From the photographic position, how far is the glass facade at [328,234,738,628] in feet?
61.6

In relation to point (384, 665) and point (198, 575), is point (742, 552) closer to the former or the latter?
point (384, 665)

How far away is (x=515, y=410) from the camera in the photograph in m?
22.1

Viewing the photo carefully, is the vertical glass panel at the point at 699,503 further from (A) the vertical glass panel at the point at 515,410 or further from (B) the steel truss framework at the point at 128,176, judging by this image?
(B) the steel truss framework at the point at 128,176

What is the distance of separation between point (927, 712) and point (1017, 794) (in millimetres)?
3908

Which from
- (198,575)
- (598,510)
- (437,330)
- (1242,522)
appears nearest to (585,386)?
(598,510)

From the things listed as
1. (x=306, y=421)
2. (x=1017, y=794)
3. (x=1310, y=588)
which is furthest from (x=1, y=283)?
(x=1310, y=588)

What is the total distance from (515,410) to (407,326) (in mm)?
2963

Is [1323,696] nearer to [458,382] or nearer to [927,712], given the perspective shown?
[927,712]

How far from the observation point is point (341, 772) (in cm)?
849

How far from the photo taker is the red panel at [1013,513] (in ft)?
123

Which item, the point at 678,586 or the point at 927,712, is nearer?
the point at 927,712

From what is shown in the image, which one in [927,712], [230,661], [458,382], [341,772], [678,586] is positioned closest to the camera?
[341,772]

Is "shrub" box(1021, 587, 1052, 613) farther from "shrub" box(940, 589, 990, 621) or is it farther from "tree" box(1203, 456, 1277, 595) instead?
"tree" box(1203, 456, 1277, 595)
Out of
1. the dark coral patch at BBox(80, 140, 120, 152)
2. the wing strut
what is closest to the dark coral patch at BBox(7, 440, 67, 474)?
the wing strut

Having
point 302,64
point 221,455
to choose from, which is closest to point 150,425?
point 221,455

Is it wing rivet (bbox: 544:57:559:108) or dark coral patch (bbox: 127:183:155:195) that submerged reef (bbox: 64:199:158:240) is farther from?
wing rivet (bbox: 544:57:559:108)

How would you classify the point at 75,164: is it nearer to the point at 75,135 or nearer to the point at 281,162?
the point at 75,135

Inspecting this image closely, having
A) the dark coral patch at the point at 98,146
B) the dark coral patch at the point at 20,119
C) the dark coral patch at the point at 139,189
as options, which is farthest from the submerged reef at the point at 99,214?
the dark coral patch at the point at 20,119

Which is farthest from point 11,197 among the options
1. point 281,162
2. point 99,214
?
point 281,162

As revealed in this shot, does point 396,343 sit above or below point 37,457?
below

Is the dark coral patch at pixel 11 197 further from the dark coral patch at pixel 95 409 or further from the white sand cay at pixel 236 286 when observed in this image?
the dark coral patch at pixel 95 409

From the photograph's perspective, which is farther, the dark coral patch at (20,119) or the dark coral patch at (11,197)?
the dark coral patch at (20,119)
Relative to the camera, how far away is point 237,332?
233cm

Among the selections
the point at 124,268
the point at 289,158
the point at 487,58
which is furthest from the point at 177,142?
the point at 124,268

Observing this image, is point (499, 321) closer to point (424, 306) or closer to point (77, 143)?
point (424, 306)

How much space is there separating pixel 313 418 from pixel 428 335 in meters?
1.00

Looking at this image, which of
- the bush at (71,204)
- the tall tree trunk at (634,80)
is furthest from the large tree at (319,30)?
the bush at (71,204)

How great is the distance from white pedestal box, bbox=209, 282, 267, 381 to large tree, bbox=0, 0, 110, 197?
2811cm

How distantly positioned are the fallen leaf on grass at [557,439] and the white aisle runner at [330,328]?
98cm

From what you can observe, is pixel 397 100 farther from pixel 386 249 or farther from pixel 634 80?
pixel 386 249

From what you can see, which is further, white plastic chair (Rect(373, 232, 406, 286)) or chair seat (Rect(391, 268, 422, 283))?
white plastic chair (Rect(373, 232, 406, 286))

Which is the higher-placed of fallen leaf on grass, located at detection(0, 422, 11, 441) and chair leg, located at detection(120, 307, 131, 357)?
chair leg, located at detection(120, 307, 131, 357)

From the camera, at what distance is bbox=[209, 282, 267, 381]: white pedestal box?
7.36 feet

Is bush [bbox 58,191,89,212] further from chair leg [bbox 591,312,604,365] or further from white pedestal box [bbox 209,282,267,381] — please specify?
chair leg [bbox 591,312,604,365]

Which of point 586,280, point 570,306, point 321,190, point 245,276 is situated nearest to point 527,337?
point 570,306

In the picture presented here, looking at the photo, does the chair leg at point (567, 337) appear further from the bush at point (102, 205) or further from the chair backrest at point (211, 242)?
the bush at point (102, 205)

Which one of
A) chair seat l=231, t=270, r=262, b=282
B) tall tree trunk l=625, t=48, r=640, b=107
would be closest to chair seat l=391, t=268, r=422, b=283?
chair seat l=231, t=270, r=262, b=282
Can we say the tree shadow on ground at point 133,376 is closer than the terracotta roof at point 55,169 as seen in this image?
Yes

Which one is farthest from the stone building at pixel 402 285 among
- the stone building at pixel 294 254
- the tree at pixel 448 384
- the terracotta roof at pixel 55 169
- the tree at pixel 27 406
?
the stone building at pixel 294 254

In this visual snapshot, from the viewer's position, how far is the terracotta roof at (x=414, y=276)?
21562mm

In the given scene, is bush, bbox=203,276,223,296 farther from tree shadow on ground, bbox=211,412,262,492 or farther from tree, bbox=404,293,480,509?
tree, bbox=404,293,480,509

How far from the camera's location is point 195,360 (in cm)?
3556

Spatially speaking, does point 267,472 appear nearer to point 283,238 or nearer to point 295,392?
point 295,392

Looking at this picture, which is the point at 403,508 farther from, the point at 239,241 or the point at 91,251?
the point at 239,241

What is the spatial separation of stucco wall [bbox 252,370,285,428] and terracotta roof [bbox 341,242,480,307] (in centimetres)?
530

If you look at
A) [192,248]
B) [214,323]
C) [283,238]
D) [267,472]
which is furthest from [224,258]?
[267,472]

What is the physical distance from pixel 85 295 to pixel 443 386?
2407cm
▬▬▬▬▬▬▬▬▬▬
#### GOAL:
Make an exact copy of all the data.

#### COMPLETE RESPONSE:
From the photographic position, how far is the glass facade at [328,234,738,628] in feet?
61.6

In relation to point (384, 665) and point (198, 575), is point (742, 552) closer to the former or the latter?
point (384, 665)

How far away is (x=515, y=410) from the camera in the photograph in m?
22.1

Viewing the photo carefully, is the vertical glass panel at the point at 699,503 further from (A) the vertical glass panel at the point at 515,410 or further from (B) the steel truss framework at the point at 128,176, judging by this image?
(B) the steel truss framework at the point at 128,176

What is the distance of separation between point (927, 712) and point (1017, 794) (in millimetres)?
3908

Which from
- (198,575)
- (598,510)
- (437,330)
- (1242,522)
appears nearest to (585,386)?
(598,510)

From the things listed as
1. (x=306, y=421)
2. (x=1017, y=794)
3. (x=1310, y=588)
which is furthest from (x=1, y=283)?
(x=1310, y=588)

What is the total distance from (515,410) to (407,326) (in mm)?
2963

Is [1323,696] nearer to [458,382] or nearer to [927,712], given the perspective shown?
[927,712]

How far from the observation point is point (341, 772) (in cm)?
849

How far from the photo taker is the red panel at [1013,513] (in ft)?
123

Which item, the point at 678,586 or the point at 927,712, is nearer?
the point at 927,712

From what is shown in the image, which one in [927,712], [230,661], [458,382], [341,772], [678,586] is positioned closest to the camera?
[341,772]

Is "shrub" box(1021, 587, 1052, 613) farther from "shrub" box(940, 589, 990, 621) or is it farther from "tree" box(1203, 456, 1277, 595) instead?
"tree" box(1203, 456, 1277, 595)
Out of
1. the dark coral patch at BBox(80, 140, 120, 152)
2. the wing strut
what is closest to the dark coral patch at BBox(7, 440, 67, 474)?
the wing strut

Having
point 302,64
point 221,455
to choose from, which is closest to point 150,425?
point 221,455

Is it wing rivet (bbox: 544:57:559:108) or dark coral patch (bbox: 127:183:155:195) that submerged reef (bbox: 64:199:158:240) is farther from?
wing rivet (bbox: 544:57:559:108)

How would you classify the point at 75,164: is it nearer to the point at 75,135 or nearer to the point at 281,162?
the point at 75,135

Inspecting this image closely, having
A) the dark coral patch at the point at 98,146
B) the dark coral patch at the point at 20,119
C) the dark coral patch at the point at 139,189
as options, which is farthest from the submerged reef at the point at 99,214?
the dark coral patch at the point at 20,119

Which is farthest from point 11,197 among the options
1. point 281,162
2. point 99,214
?
point 281,162

As revealed in this shot, does point 396,343 sit above or below point 37,457?
below

Is the dark coral patch at pixel 11 197 further from the dark coral patch at pixel 95 409 or further from the white sand cay at pixel 236 286 when observed in this image?
the dark coral patch at pixel 95 409

From the photograph's perspective, which is farther, the dark coral patch at (20,119) or the dark coral patch at (11,197)?
the dark coral patch at (20,119)
Relative to the camera, how far away is point 237,332?
233cm

Among the selections
the point at 124,268
the point at 289,158
the point at 487,58
which is furthest from the point at 177,142?
the point at 124,268

Observing this image, is point (499, 321) closer to point (424, 306) or closer to point (77, 143)?
point (424, 306)

How much space is there separating pixel 313 418 from pixel 428 335 in meters?
1.00

Looking at this image, which of
- the bush at (71,204)
- the tall tree trunk at (634,80)
is furthest from the large tree at (319,30)?
the bush at (71,204)

How great is the distance from white pedestal box, bbox=209, 282, 267, 381 to large tree, bbox=0, 0, 110, 197?
2811cm

How distantly positioned are the fallen leaf on grass at [557,439] and the white aisle runner at [330,328]?
98cm

From what you can observe, is pixel 397 100 farther from pixel 386 249 or farther from pixel 634 80?
pixel 386 249

From what you can see, which is further, white plastic chair (Rect(373, 232, 406, 286)) or chair seat (Rect(391, 268, 422, 283))?
white plastic chair (Rect(373, 232, 406, 286))

Which is the higher-placed of fallen leaf on grass, located at detection(0, 422, 11, 441) and chair leg, located at detection(120, 307, 131, 357)?
chair leg, located at detection(120, 307, 131, 357)

From the camera, at what distance is bbox=[209, 282, 267, 381]: white pedestal box?
7.36 feet

Is bush [bbox 58,191,89,212] further from chair leg [bbox 591,312,604,365] or further from white pedestal box [bbox 209,282,267,381] — please specify?
chair leg [bbox 591,312,604,365]

Which of point 586,280, point 570,306, point 321,190, point 245,276 is situated nearest to point 527,337?
point 570,306

In the picture presented here, looking at the photo, does the chair leg at point (567, 337) appear further from the bush at point (102, 205) or further from the chair backrest at point (211, 242)?
the bush at point (102, 205)

Which one of
A) chair seat l=231, t=270, r=262, b=282
B) tall tree trunk l=625, t=48, r=640, b=107
would be closest to chair seat l=391, t=268, r=422, b=283?
chair seat l=231, t=270, r=262, b=282
Can we say the tree shadow on ground at point 133,376 is closer than the terracotta roof at point 55,169 as seen in this image?
Yes

Which one is farthest from the stone building at pixel 402 285 among
- the stone building at pixel 294 254
- the tree at pixel 448 384
- the terracotta roof at pixel 55 169
- the tree at pixel 27 406
?
the stone building at pixel 294 254

In this visual snapshot, from the viewer's position, how far is the terracotta roof at (x=414, y=276)?
21562mm

In the given scene, is bush, bbox=203,276,223,296 farther from tree shadow on ground, bbox=211,412,262,492 or farther from tree, bbox=404,293,480,509?
tree, bbox=404,293,480,509

How far from the camera's location is point 195,360 (in cm)?
3556

Spatially speaking, does point 267,472 appear nearer to point 283,238 or nearer to point 295,392?
point 295,392

Looking at this picture, which is the point at 403,508 farther from, the point at 239,241 or the point at 91,251?
the point at 239,241

What is the spatial separation of stucco wall [bbox 252,370,285,428] and terracotta roof [bbox 341,242,480,307] (in centimetres)?
530

If you look at
A) [192,248]
B) [214,323]
C) [283,238]
D) [267,472]
which is furthest from [224,258]?
[267,472]

What is the physical distance from pixel 85 295 to pixel 443 386?
2407cm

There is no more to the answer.